3 Nisan 2013

BloG-TwinS | Sıradaki Türü Siz Seçin 1.Etap || Kütüphaneci - Logan Belle | Yorum



Hi everyone! Erotik İncelemesi ile TwinS karşınızda (: Bakalım bugün sizleri neler bekliyor (: Keyifli okumalar (:

@Tuğçe: Kütüphaneci, Logan Belle’in Mart ayı içerisinde Artemis Yayınlarından çıkan Erotik Romance kitabı. Fazlasıyla Grinin Elli Tonu ile karşılaştırılan bir kitap olması nedeniyle, açıkçası hem ben hem de @Küçük Kız ciddi bir çekince ile başladık.

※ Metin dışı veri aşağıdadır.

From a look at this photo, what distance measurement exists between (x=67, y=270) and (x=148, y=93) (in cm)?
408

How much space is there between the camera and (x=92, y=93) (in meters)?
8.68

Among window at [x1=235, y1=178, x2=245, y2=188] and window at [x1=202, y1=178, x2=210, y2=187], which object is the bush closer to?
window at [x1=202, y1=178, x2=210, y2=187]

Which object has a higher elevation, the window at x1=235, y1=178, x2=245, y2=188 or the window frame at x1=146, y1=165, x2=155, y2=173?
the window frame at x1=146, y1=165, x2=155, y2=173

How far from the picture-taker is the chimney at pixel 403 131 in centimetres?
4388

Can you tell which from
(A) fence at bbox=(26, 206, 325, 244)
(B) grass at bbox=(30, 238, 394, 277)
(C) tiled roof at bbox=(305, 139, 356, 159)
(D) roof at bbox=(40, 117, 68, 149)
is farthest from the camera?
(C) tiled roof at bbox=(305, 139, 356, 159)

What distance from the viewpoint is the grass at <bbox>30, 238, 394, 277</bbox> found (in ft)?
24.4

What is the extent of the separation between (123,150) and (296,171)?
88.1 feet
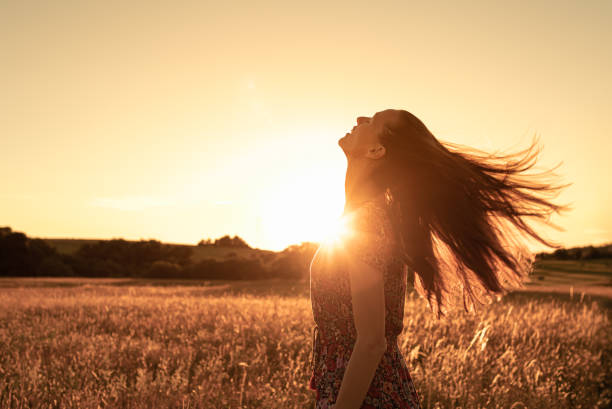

Grinin Elli Tonunu okurken eğlenmediğimizden değil; sadece şu sıralar ülkemizde bu kitaba benzerliği ile reklamı yapılan kitapların içerikleri konusunda ciddi endişelerimiz olmasından ve bu konuda kötü deneyime sahip olmamızda ötürü diyelim. Ama boşuna endişelenmişiz diyebilirim, bunu da aynı keyifle okuduk ve hatta onun kadar uzun olmaması ve yazımının çok daha başarılı olması da yanımıza kâr kaldı. 
Ayrıca ana karakterimiz Regina Finch’in bir kütüphaneci olması, en azından benim gibi bir kitap kurdu için kitabı oldukça keyifli hale getirdi. Oldum olası yabancıların kütüphane alışkanlıklarına heves etmişimdir, hele bir de kitap dünyanın en ünlü kütüphanelerinden birinin içinde geçince ve bir sürü detayı gözler önüne serince, benim için inanılmaz bir keyif oldu. Çok sıkıcıyım di mi, @Küçük Kız? ;)
New York Halk Kütüphanesi

@Küçük Kız: Kesinlike katılıyorum bebek, hem kütüphane konusundaki yorumuna hemde sıkıcı olmana (:
Bizim Regina Finch'imiz!!!!

Kitabın içine girersek (Senden önce atladım hemen), Regina Finch, akıllı ve tam bir kitap kurdu ve en büyük hayali olan New York Halk Kütüphanesinde çalışmak için, annesini bırakıp Philadelphia’dan New York’a taşınmış. Bu zamana kadar, annesinin dizinin dibinden hiç ayrılmamış; sekiz yaşında babasını kaybetmesi ile annesi tamamen Regina’ya bağımlı hale gelmiş ve kızcağız üniversite yıllarında bile evinden uzaklaşamamış. Regina’ ya dönersek, erkeklerle ilişkiler konusunda son derece tecrübesiz. En sevdiğim kız modeli kendisi anlayacağınız. (: [Kıza piyango vuruyor yani, böyle kızlara hep olmaz mı zaten.]Bir de annesinin erkeklerden uzak durması konusunda sürekli baskı kurduğunu göz önüne alırsak, durumun ne noktada olduğunu anlarsınız herhalde. (: Kız uçmuş ahahah (: Regina’nın annesini senden dinlemek istiyorum (:

@Tuğçe: Regina’nın annesine gelirsek, kendisinin ne kadar sinir bozucu olduğunu bir alıntı ile açıklamak istiyorum, kendisinin başka bir söze ihtiyacı yok!;

“Bir noktada biriyle çıkmam gerekecek, anne. Sen de babamla tanıştığında benim yaşımda değil miydin?”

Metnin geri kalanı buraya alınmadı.